Similarly, by training a rational agent to have different tastes, we can redefine utility—causing rational decision making to choose a completely different set of actions. We are still ‘optimizing’ utility, and doing so using the same mechanisms, but the meaning of utility has changed.
I find it more difficult to imagine “retargeting” the meaning of ‘downhill’ for flowing water. And, if you postulate some artificial environment (iron balls rolling on a table with magnets placed underneath the table) in which mechanics plus dissipation leads to some tunable result, … well then i might agree to call that process an optimization process.
You can do gradient descent (optimisation) on arbitrary 1D / 2D functions with it—and adding more dimensions is not that conceptually challenging.
I am not sure what optimisation problem can’t easily have cold water poured on it ;-)
Also, “retargetability” sounds as though it is your own specification.
I don’t see much about being “retargetable” here. So, it seems as though this is not a standard concern. If you wish to continue to claim that “retargetability” is to do with optimisation, I think you should provide a supporting reference.
FWIW, optimisation implies quite a bit more than just monotonic increase.
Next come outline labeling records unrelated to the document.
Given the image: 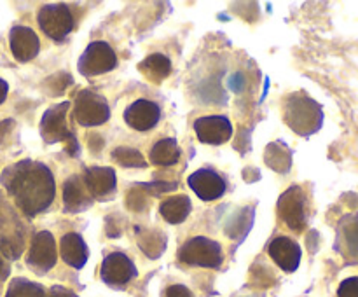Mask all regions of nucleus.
I'll list each match as a JSON object with an SVG mask.
<instances>
[{
  "label": "nucleus",
  "instance_id": "1",
  "mask_svg": "<svg viewBox=\"0 0 358 297\" xmlns=\"http://www.w3.org/2000/svg\"><path fill=\"white\" fill-rule=\"evenodd\" d=\"M0 184L28 219L49 210L56 198L55 175L41 161L21 159L10 164L0 175Z\"/></svg>",
  "mask_w": 358,
  "mask_h": 297
},
{
  "label": "nucleus",
  "instance_id": "2",
  "mask_svg": "<svg viewBox=\"0 0 358 297\" xmlns=\"http://www.w3.org/2000/svg\"><path fill=\"white\" fill-rule=\"evenodd\" d=\"M283 121L299 136H311L324 126V108L304 91L289 94L283 101Z\"/></svg>",
  "mask_w": 358,
  "mask_h": 297
},
{
  "label": "nucleus",
  "instance_id": "3",
  "mask_svg": "<svg viewBox=\"0 0 358 297\" xmlns=\"http://www.w3.org/2000/svg\"><path fill=\"white\" fill-rule=\"evenodd\" d=\"M27 243V224L0 191V254L9 261L21 257Z\"/></svg>",
  "mask_w": 358,
  "mask_h": 297
},
{
  "label": "nucleus",
  "instance_id": "4",
  "mask_svg": "<svg viewBox=\"0 0 358 297\" xmlns=\"http://www.w3.org/2000/svg\"><path fill=\"white\" fill-rule=\"evenodd\" d=\"M70 101H62L55 107L48 108L41 119V136L48 145L52 143H65L69 156H79V142L76 138V133L70 129L66 115L70 110Z\"/></svg>",
  "mask_w": 358,
  "mask_h": 297
},
{
  "label": "nucleus",
  "instance_id": "5",
  "mask_svg": "<svg viewBox=\"0 0 358 297\" xmlns=\"http://www.w3.org/2000/svg\"><path fill=\"white\" fill-rule=\"evenodd\" d=\"M177 257L187 266L219 269L224 262V250L219 241L212 238L194 236L178 248Z\"/></svg>",
  "mask_w": 358,
  "mask_h": 297
},
{
  "label": "nucleus",
  "instance_id": "6",
  "mask_svg": "<svg viewBox=\"0 0 358 297\" xmlns=\"http://www.w3.org/2000/svg\"><path fill=\"white\" fill-rule=\"evenodd\" d=\"M73 117L84 128L101 126L110 119V105L96 91L83 89L73 100Z\"/></svg>",
  "mask_w": 358,
  "mask_h": 297
},
{
  "label": "nucleus",
  "instance_id": "7",
  "mask_svg": "<svg viewBox=\"0 0 358 297\" xmlns=\"http://www.w3.org/2000/svg\"><path fill=\"white\" fill-rule=\"evenodd\" d=\"M41 30L55 42H65L73 30V14L66 3H45L38 9Z\"/></svg>",
  "mask_w": 358,
  "mask_h": 297
},
{
  "label": "nucleus",
  "instance_id": "8",
  "mask_svg": "<svg viewBox=\"0 0 358 297\" xmlns=\"http://www.w3.org/2000/svg\"><path fill=\"white\" fill-rule=\"evenodd\" d=\"M280 219L283 220L289 229L296 233H303L308 226V199L299 185H292L287 189L276 203Z\"/></svg>",
  "mask_w": 358,
  "mask_h": 297
},
{
  "label": "nucleus",
  "instance_id": "9",
  "mask_svg": "<svg viewBox=\"0 0 358 297\" xmlns=\"http://www.w3.org/2000/svg\"><path fill=\"white\" fill-rule=\"evenodd\" d=\"M117 66V56L115 51L112 49L110 44L103 41H94L84 49L80 55L77 68H79L80 75L83 77H94V75H103V73L112 72Z\"/></svg>",
  "mask_w": 358,
  "mask_h": 297
},
{
  "label": "nucleus",
  "instance_id": "10",
  "mask_svg": "<svg viewBox=\"0 0 358 297\" xmlns=\"http://www.w3.org/2000/svg\"><path fill=\"white\" fill-rule=\"evenodd\" d=\"M58 261V248L52 233L38 231L31 238L30 248L27 254V266L37 275H45L51 271Z\"/></svg>",
  "mask_w": 358,
  "mask_h": 297
},
{
  "label": "nucleus",
  "instance_id": "11",
  "mask_svg": "<svg viewBox=\"0 0 358 297\" xmlns=\"http://www.w3.org/2000/svg\"><path fill=\"white\" fill-rule=\"evenodd\" d=\"M138 275V269L133 264L131 259L122 252H112L103 259L100 268L101 282L112 289H122L128 285L135 276Z\"/></svg>",
  "mask_w": 358,
  "mask_h": 297
},
{
  "label": "nucleus",
  "instance_id": "12",
  "mask_svg": "<svg viewBox=\"0 0 358 297\" xmlns=\"http://www.w3.org/2000/svg\"><path fill=\"white\" fill-rule=\"evenodd\" d=\"M83 182L91 198L96 199V201H107L108 198H114L115 189H117L115 170L110 166L86 168L83 175Z\"/></svg>",
  "mask_w": 358,
  "mask_h": 297
},
{
  "label": "nucleus",
  "instance_id": "13",
  "mask_svg": "<svg viewBox=\"0 0 358 297\" xmlns=\"http://www.w3.org/2000/svg\"><path fill=\"white\" fill-rule=\"evenodd\" d=\"M189 187L201 201H215L226 194L227 184L212 168H199L187 178Z\"/></svg>",
  "mask_w": 358,
  "mask_h": 297
},
{
  "label": "nucleus",
  "instance_id": "14",
  "mask_svg": "<svg viewBox=\"0 0 358 297\" xmlns=\"http://www.w3.org/2000/svg\"><path fill=\"white\" fill-rule=\"evenodd\" d=\"M196 136L206 145H222L233 136V124L226 115H205L194 121Z\"/></svg>",
  "mask_w": 358,
  "mask_h": 297
},
{
  "label": "nucleus",
  "instance_id": "15",
  "mask_svg": "<svg viewBox=\"0 0 358 297\" xmlns=\"http://www.w3.org/2000/svg\"><path fill=\"white\" fill-rule=\"evenodd\" d=\"M334 248L345 261L358 262V212L348 213L338 222Z\"/></svg>",
  "mask_w": 358,
  "mask_h": 297
},
{
  "label": "nucleus",
  "instance_id": "16",
  "mask_svg": "<svg viewBox=\"0 0 358 297\" xmlns=\"http://www.w3.org/2000/svg\"><path fill=\"white\" fill-rule=\"evenodd\" d=\"M161 119V107L156 101L136 100L124 110V121L136 131H150Z\"/></svg>",
  "mask_w": 358,
  "mask_h": 297
},
{
  "label": "nucleus",
  "instance_id": "17",
  "mask_svg": "<svg viewBox=\"0 0 358 297\" xmlns=\"http://www.w3.org/2000/svg\"><path fill=\"white\" fill-rule=\"evenodd\" d=\"M268 254L273 261L276 262L280 269L285 273L297 271L301 264V257H303V248L299 247L297 241H294L289 236H276L275 240L269 243Z\"/></svg>",
  "mask_w": 358,
  "mask_h": 297
},
{
  "label": "nucleus",
  "instance_id": "18",
  "mask_svg": "<svg viewBox=\"0 0 358 297\" xmlns=\"http://www.w3.org/2000/svg\"><path fill=\"white\" fill-rule=\"evenodd\" d=\"M9 45L13 56L20 63L31 61L41 51V41L30 27L16 24L9 31Z\"/></svg>",
  "mask_w": 358,
  "mask_h": 297
},
{
  "label": "nucleus",
  "instance_id": "19",
  "mask_svg": "<svg viewBox=\"0 0 358 297\" xmlns=\"http://www.w3.org/2000/svg\"><path fill=\"white\" fill-rule=\"evenodd\" d=\"M94 199L87 192L80 175H72L63 182V210L66 213H83L93 206Z\"/></svg>",
  "mask_w": 358,
  "mask_h": 297
},
{
  "label": "nucleus",
  "instance_id": "20",
  "mask_svg": "<svg viewBox=\"0 0 358 297\" xmlns=\"http://www.w3.org/2000/svg\"><path fill=\"white\" fill-rule=\"evenodd\" d=\"M62 259L73 269H83L90 259V248L80 234L66 233L59 241Z\"/></svg>",
  "mask_w": 358,
  "mask_h": 297
},
{
  "label": "nucleus",
  "instance_id": "21",
  "mask_svg": "<svg viewBox=\"0 0 358 297\" xmlns=\"http://www.w3.org/2000/svg\"><path fill=\"white\" fill-rule=\"evenodd\" d=\"M136 241L143 254L149 259H159L166 252L168 238L159 229H145V227H135Z\"/></svg>",
  "mask_w": 358,
  "mask_h": 297
},
{
  "label": "nucleus",
  "instance_id": "22",
  "mask_svg": "<svg viewBox=\"0 0 358 297\" xmlns=\"http://www.w3.org/2000/svg\"><path fill=\"white\" fill-rule=\"evenodd\" d=\"M191 212L192 203L189 199V196L185 194L171 196V198H166L159 205V213L163 215V219L168 224H173V226L185 222V219L191 215Z\"/></svg>",
  "mask_w": 358,
  "mask_h": 297
},
{
  "label": "nucleus",
  "instance_id": "23",
  "mask_svg": "<svg viewBox=\"0 0 358 297\" xmlns=\"http://www.w3.org/2000/svg\"><path fill=\"white\" fill-rule=\"evenodd\" d=\"M264 163L276 173H289L292 168V150L282 140L268 143L264 150Z\"/></svg>",
  "mask_w": 358,
  "mask_h": 297
},
{
  "label": "nucleus",
  "instance_id": "24",
  "mask_svg": "<svg viewBox=\"0 0 358 297\" xmlns=\"http://www.w3.org/2000/svg\"><path fill=\"white\" fill-rule=\"evenodd\" d=\"M138 70L147 80L159 84L164 79H168V75L171 73V61L168 56L161 55V52H154V55H149L138 63Z\"/></svg>",
  "mask_w": 358,
  "mask_h": 297
},
{
  "label": "nucleus",
  "instance_id": "25",
  "mask_svg": "<svg viewBox=\"0 0 358 297\" xmlns=\"http://www.w3.org/2000/svg\"><path fill=\"white\" fill-rule=\"evenodd\" d=\"M180 159V147L175 138H163L149 150V161L154 166H171Z\"/></svg>",
  "mask_w": 358,
  "mask_h": 297
},
{
  "label": "nucleus",
  "instance_id": "26",
  "mask_svg": "<svg viewBox=\"0 0 358 297\" xmlns=\"http://www.w3.org/2000/svg\"><path fill=\"white\" fill-rule=\"evenodd\" d=\"M252 226H254V208H241L227 220L224 231L233 240L243 241L248 231L252 229Z\"/></svg>",
  "mask_w": 358,
  "mask_h": 297
},
{
  "label": "nucleus",
  "instance_id": "27",
  "mask_svg": "<svg viewBox=\"0 0 358 297\" xmlns=\"http://www.w3.org/2000/svg\"><path fill=\"white\" fill-rule=\"evenodd\" d=\"M6 297H45V289L27 278L10 280Z\"/></svg>",
  "mask_w": 358,
  "mask_h": 297
},
{
  "label": "nucleus",
  "instance_id": "28",
  "mask_svg": "<svg viewBox=\"0 0 358 297\" xmlns=\"http://www.w3.org/2000/svg\"><path fill=\"white\" fill-rule=\"evenodd\" d=\"M112 159L121 164L122 168H142L143 170V168L149 166L142 152L133 149V147H117V149L112 150Z\"/></svg>",
  "mask_w": 358,
  "mask_h": 297
},
{
  "label": "nucleus",
  "instance_id": "29",
  "mask_svg": "<svg viewBox=\"0 0 358 297\" xmlns=\"http://www.w3.org/2000/svg\"><path fill=\"white\" fill-rule=\"evenodd\" d=\"M126 206H128L131 212H145V210L149 208V194L136 184L135 187L128 192V196H126Z\"/></svg>",
  "mask_w": 358,
  "mask_h": 297
},
{
  "label": "nucleus",
  "instance_id": "30",
  "mask_svg": "<svg viewBox=\"0 0 358 297\" xmlns=\"http://www.w3.org/2000/svg\"><path fill=\"white\" fill-rule=\"evenodd\" d=\"M72 82L73 79L70 73L66 72L55 73V75L45 79V91H48V94H62Z\"/></svg>",
  "mask_w": 358,
  "mask_h": 297
},
{
  "label": "nucleus",
  "instance_id": "31",
  "mask_svg": "<svg viewBox=\"0 0 358 297\" xmlns=\"http://www.w3.org/2000/svg\"><path fill=\"white\" fill-rule=\"evenodd\" d=\"M147 194H152V196H161L164 192H170L175 191L178 187L177 182H152V184H138Z\"/></svg>",
  "mask_w": 358,
  "mask_h": 297
},
{
  "label": "nucleus",
  "instance_id": "32",
  "mask_svg": "<svg viewBox=\"0 0 358 297\" xmlns=\"http://www.w3.org/2000/svg\"><path fill=\"white\" fill-rule=\"evenodd\" d=\"M338 297H358V276L343 280L338 289Z\"/></svg>",
  "mask_w": 358,
  "mask_h": 297
},
{
  "label": "nucleus",
  "instance_id": "33",
  "mask_svg": "<svg viewBox=\"0 0 358 297\" xmlns=\"http://www.w3.org/2000/svg\"><path fill=\"white\" fill-rule=\"evenodd\" d=\"M227 86H229V89L233 93H241L245 89V86H247V77H245L243 72H234L229 77V80H227Z\"/></svg>",
  "mask_w": 358,
  "mask_h": 297
},
{
  "label": "nucleus",
  "instance_id": "34",
  "mask_svg": "<svg viewBox=\"0 0 358 297\" xmlns=\"http://www.w3.org/2000/svg\"><path fill=\"white\" fill-rule=\"evenodd\" d=\"M164 297H194L185 285H170L164 292Z\"/></svg>",
  "mask_w": 358,
  "mask_h": 297
},
{
  "label": "nucleus",
  "instance_id": "35",
  "mask_svg": "<svg viewBox=\"0 0 358 297\" xmlns=\"http://www.w3.org/2000/svg\"><path fill=\"white\" fill-rule=\"evenodd\" d=\"M49 297H79L73 290L66 289V287L55 285L51 287V292H49Z\"/></svg>",
  "mask_w": 358,
  "mask_h": 297
},
{
  "label": "nucleus",
  "instance_id": "36",
  "mask_svg": "<svg viewBox=\"0 0 358 297\" xmlns=\"http://www.w3.org/2000/svg\"><path fill=\"white\" fill-rule=\"evenodd\" d=\"M13 128H14L13 119H3V121H0V143L7 138V135H9Z\"/></svg>",
  "mask_w": 358,
  "mask_h": 297
},
{
  "label": "nucleus",
  "instance_id": "37",
  "mask_svg": "<svg viewBox=\"0 0 358 297\" xmlns=\"http://www.w3.org/2000/svg\"><path fill=\"white\" fill-rule=\"evenodd\" d=\"M10 275V264L3 259V255L0 254V283L6 282Z\"/></svg>",
  "mask_w": 358,
  "mask_h": 297
},
{
  "label": "nucleus",
  "instance_id": "38",
  "mask_svg": "<svg viewBox=\"0 0 358 297\" xmlns=\"http://www.w3.org/2000/svg\"><path fill=\"white\" fill-rule=\"evenodd\" d=\"M7 93H9V84L3 79H0V105L7 100Z\"/></svg>",
  "mask_w": 358,
  "mask_h": 297
}]
</instances>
You get a monotonic increase from 2LoT—which is a different idea, with less to do with the concept of optimisation. The idea of “maximising entropy” constrains expectations a lot more than the second law alone does.
My jaw dropped—since I was unable to find a sympathetic reading of your comment. You seemed to be expressing approval of material which I disapproved of.
However, I think I have now managed to find a plausible sympathetic reading—and it turns out that we don’t really have a disagreement.
I’m pretty sure you’re still not using the word “optimization” in the sense of the phrase “optimization process” as used on Less Wrong. An optimization process doesn’t have to be a process that maximizes an explicitly-defined utility function; the function can be implicit in its structure or behaviour.
It’s not really the same as the sense of “optimization” described in the aforelinked Wikipedia article, which isn’t the subject of this discussion post. The terminology of “optimization processes” is used to analyze dynamics acting within a system.